Traitements et prise en charge
Traitement de la périchondrite infectieuse
La prise en charge de la périchondrite bactérienne repose sur plusieurs piliers :
- Antibiothérapie ciblée contre Pseudomonas aeruginosa et Staphylococcus aureus : fluoroquinolones (ciprofloxacine) par voie orale pendant 2 à 3 semaines, voire plus en cas d’atteinte sévère
- Drainage chirurgical d’un abcès ou hématome associé
- Antalgiques pour soulager la douleur
- Contre-indication formelle à tout piercing ou traumatisme de l’oreille pendant la guérison
Prise en charge de la polychondrite
Le traitement de la polychondrite atrophiante fait appel aux corticoïdes en première intention, souvent associés à des immunosuppresseurs (méthotrexate, azathioprine, cyclophosphamide) dans les formes réfractaires. Une surveillance ORL, pneumologique et ophtalmologique régulière est indispensable.
Prise en charge chirurgicale et post-opératoire
En cas d’hématome, un drainage en urgence et la mise en place d’un panement compressif modelant permettent de réappliquer le périchondre contre le cartilage et d’éviter la nécrose. Après une chirurgie ORL ou esthétique, le respect strict des consignes de cicatrisation évite les complications périchondrales.

Prévention et conseils pratiques
Hygiène des piercings et perçages corporels
Pour prévenir la périchondrite, il est essentiel de :
- Choisir un perceur professionnel respectant les règles d’asepsie
- Réaliser le piercing avec du matériel stérile à usage unique
- Suivre rigoureusement les soins post-opératoires : nettoyage biquotidien avec solution saline, éviter de manipuler les bijoux
- Privilégier les piercings du lobe (sans cartilage) si l’on hésite, car beaucoup moins risqués
- Consulter rapidement en cas de douleur, rougeur persistante ou écoulement
Protection lors des sports à risque
Les sportifs pratiquant des disciplines de contact (rugby, boxe, arts martiaux, basket-ball) devraient porter un protecteur d’oreilles adapté pour éviter les traumatismes et hématomes sous-périchondraux.
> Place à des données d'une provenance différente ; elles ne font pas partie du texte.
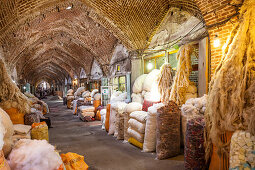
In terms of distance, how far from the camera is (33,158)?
1.53 metres

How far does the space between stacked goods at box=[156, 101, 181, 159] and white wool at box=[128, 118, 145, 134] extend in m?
0.55

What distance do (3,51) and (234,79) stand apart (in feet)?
28.9

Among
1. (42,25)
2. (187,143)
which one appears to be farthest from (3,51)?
(187,143)

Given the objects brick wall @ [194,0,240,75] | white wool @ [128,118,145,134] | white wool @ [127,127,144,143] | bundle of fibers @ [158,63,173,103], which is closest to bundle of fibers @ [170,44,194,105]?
bundle of fibers @ [158,63,173,103]

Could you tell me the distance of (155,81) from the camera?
461cm

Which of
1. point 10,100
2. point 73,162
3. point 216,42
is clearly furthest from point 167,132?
point 10,100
Surveillance médicale des maladies auto-immunes
Les patients atteints de polychondrite ou de maladies inflammatoires chroniques doivent bénéficier d’un suivi médical régulier et signaler tout symptôme nouveau (douleur auriculaire, gêne respiratoire, rougeur oculaire).
En résumé
Le périchondre est bien plus qu’une simple enveloppe du cartilage : c’est une structure dynamique assurant la nutrition, la croissance et la régénération de tous les cartilages non articulaires de l’organisme. Sa richesse vasculaire le rend à la fois précieux pour la survie du cartilage, mais aussi vulnérable aux infections, particulièrement lors de piercings mal réalisés ou de traumatismes directs.
Voici les points essentiels à retenir :
- Le périchondre comporte deux couches : fibreuse externe et chondrogène interne
- Il est indispensable à la nutrition du cartilage, qui est avasculaire
- Il est le siège de la croissance appositionnelle du cartilage
- La périchondrite de l’oreille est la pathologie la plus fréquente, notamment après un piercing
- L’hématome sous-périchondral nécessite un drainage urgent pour éviter la nécrose du cartilage
- La polychondrite atrophiante est une maladie auto-immune rare mais potentiellement grave
- La prévention repose sur une bonne hygiène des piercings, le port de protections lors des sports à risque, et une consultation médicale rapide en cas de signes inflammatoires
Une meilleure connaissance du périchondre permet de mieux comprendre les enjeux de nombreuses pathologies ORL, dermatologiques et chirurgicales, et d’adopter les bons réflexes pour préserver la santé de ses cartilages.